__Source document__:
4. Pitch 20 yeast cells on each fermentor.

5. Close the fermentor with a cork stopper/lid cover to utilize closed fermentation.

6. Note the exact time each fermenting setup was closed.

7. Let off. Have team members take turns every hour in observing the fermenting setups.

8. Fermentation is complete once no more bubbles are produced in the air-locked fermentor, since carbon dioxide (CO2) production is ended at the end of fermentation.

It should be noted that this is not foolproof. If there is still some fizzing and foaming, it is not done yet.

Also, when a fermenting setup is shaken, it may produce some bubbles, some fizz or foam. This doesn’t mean fermentation has just halted and is re-starting. It’s only that there’s CO2 in the setup itself (as in most brewed setups such as beer) and it was only disturbed by shaking it.

9. To guarantee that fermentation has ended, measure with the hydrometer the specific gravity of the fermenting setup. Mark this as the final or finishing gravity (F.G.). Compute for apparent attenuation. Mark this as A.A. Apparent attenuation is the difference between the specific gravities before and after fermentation divided by the specific gravity before fermentation, and multiplied by 100.

[Entries drawn from a collection]
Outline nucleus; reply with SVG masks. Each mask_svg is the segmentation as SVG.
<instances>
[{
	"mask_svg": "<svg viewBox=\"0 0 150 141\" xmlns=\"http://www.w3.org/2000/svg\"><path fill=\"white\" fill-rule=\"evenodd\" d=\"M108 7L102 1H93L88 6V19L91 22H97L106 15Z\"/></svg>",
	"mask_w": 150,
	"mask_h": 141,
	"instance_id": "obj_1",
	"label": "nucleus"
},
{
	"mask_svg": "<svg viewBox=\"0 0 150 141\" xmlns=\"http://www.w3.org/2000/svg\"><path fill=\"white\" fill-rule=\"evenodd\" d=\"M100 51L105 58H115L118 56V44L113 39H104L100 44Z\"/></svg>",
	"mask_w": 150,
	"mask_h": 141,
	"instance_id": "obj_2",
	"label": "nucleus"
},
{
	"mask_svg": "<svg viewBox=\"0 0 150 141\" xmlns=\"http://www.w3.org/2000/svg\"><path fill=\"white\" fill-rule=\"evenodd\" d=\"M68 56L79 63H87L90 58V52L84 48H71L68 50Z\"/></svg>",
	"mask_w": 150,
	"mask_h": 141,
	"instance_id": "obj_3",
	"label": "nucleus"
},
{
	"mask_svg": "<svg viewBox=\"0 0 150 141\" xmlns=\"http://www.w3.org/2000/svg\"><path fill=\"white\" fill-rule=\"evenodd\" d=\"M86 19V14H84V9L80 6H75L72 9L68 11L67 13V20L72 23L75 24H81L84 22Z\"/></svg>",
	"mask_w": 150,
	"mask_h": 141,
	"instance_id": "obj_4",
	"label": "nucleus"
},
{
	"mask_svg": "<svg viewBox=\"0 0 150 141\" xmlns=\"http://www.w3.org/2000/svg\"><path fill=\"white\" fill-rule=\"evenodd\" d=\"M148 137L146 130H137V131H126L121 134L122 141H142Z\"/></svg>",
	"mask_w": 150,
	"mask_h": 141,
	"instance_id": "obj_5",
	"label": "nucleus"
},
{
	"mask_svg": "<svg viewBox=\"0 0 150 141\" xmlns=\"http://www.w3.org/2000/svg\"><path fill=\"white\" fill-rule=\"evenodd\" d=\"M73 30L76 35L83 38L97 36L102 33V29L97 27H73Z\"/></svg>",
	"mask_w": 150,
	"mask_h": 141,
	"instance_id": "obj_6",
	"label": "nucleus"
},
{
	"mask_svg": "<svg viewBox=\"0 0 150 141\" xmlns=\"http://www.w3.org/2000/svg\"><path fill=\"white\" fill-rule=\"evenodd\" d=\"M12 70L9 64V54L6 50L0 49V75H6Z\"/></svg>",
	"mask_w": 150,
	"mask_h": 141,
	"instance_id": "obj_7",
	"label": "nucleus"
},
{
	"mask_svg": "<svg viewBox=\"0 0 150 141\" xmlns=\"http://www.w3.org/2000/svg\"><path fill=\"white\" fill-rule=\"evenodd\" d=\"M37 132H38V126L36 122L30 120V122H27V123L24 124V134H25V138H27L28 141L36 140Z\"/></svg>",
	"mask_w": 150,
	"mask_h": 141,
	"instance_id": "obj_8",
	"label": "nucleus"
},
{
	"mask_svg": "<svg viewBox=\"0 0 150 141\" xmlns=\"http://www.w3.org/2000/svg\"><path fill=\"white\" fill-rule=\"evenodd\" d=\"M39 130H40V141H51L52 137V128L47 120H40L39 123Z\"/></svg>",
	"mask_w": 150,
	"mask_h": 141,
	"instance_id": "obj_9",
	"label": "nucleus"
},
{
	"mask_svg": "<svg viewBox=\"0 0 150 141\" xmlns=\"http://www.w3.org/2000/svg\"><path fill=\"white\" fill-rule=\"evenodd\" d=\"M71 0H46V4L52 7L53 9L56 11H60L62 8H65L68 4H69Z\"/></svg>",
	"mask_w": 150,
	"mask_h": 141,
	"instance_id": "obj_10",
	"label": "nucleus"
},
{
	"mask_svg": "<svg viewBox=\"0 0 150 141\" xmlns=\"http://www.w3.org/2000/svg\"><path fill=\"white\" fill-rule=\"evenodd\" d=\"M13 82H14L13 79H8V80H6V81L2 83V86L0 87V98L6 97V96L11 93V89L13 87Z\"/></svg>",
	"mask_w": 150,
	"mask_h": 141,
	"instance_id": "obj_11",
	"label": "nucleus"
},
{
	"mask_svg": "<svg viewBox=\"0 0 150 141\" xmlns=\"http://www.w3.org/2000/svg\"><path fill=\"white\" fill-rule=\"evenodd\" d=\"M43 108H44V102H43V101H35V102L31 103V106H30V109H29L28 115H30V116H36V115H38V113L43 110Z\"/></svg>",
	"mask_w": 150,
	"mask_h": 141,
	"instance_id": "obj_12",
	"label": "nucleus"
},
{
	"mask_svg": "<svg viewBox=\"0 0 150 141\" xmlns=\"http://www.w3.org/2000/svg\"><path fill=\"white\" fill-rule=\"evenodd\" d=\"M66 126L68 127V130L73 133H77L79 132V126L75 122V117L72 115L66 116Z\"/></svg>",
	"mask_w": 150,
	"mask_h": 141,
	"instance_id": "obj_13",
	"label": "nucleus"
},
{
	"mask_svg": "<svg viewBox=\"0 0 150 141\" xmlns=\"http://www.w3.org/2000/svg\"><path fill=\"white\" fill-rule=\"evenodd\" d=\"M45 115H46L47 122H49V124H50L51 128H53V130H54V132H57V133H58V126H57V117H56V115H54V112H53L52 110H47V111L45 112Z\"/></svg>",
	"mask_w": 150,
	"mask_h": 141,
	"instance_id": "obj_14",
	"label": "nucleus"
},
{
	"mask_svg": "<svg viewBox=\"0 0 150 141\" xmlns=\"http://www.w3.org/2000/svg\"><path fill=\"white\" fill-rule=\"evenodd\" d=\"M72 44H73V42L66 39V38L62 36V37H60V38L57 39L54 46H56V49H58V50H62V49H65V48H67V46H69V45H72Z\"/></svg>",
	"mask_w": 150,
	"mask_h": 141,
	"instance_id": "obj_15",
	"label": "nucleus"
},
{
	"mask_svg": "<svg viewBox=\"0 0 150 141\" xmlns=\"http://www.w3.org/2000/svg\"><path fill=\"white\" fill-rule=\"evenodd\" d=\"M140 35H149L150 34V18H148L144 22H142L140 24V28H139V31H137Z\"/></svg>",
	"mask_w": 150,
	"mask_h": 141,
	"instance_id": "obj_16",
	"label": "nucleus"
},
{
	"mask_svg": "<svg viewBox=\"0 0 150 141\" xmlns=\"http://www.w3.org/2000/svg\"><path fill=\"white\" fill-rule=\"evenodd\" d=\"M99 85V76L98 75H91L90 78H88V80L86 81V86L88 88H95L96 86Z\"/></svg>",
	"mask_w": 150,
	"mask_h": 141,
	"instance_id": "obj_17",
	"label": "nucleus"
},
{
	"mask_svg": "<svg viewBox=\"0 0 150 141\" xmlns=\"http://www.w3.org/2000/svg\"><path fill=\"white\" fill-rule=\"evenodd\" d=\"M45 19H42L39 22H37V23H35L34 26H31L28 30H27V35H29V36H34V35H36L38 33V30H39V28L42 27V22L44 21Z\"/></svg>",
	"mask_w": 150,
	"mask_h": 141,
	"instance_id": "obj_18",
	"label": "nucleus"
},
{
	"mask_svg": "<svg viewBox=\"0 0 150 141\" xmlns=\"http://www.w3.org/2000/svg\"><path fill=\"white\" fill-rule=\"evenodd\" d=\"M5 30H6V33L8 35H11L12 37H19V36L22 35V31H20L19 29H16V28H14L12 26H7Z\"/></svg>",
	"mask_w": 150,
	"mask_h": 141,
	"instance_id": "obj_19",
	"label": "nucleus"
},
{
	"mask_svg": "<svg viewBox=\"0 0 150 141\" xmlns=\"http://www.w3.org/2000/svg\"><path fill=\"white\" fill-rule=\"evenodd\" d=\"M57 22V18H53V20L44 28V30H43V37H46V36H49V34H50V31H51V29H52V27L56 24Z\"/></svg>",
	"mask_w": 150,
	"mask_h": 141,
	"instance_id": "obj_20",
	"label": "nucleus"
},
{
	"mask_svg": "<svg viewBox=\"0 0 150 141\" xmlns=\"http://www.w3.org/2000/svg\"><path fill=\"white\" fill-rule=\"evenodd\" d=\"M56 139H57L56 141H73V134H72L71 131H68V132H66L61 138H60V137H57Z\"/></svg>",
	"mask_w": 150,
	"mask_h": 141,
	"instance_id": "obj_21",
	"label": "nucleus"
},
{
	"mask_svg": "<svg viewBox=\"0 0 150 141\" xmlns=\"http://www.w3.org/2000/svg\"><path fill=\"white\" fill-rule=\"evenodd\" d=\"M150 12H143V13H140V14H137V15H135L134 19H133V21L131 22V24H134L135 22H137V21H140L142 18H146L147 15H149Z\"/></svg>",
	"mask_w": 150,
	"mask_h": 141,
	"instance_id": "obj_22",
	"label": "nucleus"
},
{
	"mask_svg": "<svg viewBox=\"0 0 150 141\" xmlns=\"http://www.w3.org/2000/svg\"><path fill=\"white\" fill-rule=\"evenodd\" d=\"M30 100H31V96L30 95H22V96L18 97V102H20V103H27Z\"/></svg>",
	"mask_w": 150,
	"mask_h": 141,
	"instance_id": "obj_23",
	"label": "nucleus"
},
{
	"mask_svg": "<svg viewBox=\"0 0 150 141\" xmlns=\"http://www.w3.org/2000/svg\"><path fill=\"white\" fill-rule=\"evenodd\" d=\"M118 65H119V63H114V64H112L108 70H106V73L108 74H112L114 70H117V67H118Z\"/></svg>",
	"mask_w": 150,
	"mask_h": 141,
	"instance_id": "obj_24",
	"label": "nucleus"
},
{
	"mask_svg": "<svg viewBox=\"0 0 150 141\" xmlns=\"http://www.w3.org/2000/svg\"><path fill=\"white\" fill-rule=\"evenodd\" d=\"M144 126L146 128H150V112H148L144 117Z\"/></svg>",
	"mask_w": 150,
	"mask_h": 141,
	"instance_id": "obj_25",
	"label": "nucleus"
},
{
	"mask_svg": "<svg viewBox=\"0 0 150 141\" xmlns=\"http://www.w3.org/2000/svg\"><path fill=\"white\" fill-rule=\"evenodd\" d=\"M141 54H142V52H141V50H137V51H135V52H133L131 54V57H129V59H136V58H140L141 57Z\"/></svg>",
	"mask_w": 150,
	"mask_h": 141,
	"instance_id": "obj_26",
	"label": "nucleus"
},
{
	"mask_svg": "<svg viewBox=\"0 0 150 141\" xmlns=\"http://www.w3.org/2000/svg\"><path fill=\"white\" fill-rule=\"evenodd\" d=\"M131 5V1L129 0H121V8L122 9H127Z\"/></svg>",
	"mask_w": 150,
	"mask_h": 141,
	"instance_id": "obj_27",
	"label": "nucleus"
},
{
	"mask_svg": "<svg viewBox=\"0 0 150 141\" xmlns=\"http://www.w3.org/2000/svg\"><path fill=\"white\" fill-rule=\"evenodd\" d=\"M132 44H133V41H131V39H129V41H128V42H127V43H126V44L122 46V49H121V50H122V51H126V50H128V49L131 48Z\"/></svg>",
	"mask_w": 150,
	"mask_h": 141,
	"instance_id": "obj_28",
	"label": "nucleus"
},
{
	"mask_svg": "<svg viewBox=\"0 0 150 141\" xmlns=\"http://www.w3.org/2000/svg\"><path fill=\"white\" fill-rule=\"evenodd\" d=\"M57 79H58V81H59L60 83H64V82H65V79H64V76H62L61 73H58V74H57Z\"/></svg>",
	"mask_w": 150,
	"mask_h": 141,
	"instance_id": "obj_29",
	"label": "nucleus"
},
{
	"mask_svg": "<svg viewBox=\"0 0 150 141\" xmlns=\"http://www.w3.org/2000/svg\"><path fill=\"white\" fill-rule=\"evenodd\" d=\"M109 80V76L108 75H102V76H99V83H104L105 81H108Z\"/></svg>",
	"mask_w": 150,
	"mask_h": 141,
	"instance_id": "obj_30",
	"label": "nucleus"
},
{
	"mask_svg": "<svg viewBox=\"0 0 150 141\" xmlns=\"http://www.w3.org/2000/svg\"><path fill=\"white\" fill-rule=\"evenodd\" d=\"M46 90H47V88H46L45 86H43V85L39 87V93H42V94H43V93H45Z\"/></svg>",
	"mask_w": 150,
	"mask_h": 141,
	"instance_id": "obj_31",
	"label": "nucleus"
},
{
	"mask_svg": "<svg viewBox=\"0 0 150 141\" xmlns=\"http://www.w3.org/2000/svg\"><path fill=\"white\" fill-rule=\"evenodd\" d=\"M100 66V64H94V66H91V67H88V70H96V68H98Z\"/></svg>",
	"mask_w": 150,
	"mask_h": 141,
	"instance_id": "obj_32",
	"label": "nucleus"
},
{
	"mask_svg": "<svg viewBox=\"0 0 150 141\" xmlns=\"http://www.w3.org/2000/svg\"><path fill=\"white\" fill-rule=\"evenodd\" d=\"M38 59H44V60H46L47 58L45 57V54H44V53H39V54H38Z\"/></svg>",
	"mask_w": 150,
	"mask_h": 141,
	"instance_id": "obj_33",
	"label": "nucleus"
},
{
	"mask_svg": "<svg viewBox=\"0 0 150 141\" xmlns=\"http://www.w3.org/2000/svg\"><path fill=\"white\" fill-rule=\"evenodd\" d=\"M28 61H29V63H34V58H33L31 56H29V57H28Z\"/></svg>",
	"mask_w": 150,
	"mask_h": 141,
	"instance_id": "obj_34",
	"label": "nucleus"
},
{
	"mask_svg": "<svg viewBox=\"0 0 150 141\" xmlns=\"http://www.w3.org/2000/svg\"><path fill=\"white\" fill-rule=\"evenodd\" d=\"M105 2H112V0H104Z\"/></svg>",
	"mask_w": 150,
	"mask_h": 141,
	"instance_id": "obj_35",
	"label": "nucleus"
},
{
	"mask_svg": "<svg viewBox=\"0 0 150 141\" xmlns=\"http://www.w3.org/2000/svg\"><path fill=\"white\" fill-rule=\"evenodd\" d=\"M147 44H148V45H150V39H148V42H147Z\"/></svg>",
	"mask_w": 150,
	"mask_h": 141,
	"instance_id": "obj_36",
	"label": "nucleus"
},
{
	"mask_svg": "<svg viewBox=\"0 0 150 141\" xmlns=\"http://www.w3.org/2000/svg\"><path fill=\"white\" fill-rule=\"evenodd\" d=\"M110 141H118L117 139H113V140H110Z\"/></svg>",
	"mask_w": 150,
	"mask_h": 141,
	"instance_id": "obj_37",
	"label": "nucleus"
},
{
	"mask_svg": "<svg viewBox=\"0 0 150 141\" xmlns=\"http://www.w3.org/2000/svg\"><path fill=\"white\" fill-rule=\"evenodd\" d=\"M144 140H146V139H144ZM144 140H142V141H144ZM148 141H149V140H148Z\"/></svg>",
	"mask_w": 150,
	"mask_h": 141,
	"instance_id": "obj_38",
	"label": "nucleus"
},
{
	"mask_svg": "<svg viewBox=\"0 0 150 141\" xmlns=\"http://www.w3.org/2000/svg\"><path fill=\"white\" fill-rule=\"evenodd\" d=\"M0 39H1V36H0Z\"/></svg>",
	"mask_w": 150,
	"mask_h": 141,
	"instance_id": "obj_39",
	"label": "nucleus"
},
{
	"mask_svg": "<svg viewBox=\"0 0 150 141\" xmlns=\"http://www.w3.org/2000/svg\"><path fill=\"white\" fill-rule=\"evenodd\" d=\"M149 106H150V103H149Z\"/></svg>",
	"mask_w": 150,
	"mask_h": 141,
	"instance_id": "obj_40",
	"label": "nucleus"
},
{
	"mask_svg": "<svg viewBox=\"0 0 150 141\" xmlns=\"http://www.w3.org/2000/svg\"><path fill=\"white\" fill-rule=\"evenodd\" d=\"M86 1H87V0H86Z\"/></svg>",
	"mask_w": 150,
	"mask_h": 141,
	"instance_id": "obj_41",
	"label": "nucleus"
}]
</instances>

__Exercise details__: Can you edit the fermentation steps, starting with "6. Note the" and going on through "not done yet.", so that "foolproof" is replaced with "reliable"?

__Response to this task__:
6. Note the exact time each fermenting setup was closed.

7. Let off. Have team members take turns every hour in observing the fermenting setups.

8. Fermentation is complete once no more bubbles are produced in the air-locked fermentor, since carbon dioxide (CO2) production is ended at the end of fermentation.

It should be noted that this is not reliable. If there is still some fizzing and foaming, it is not done yet.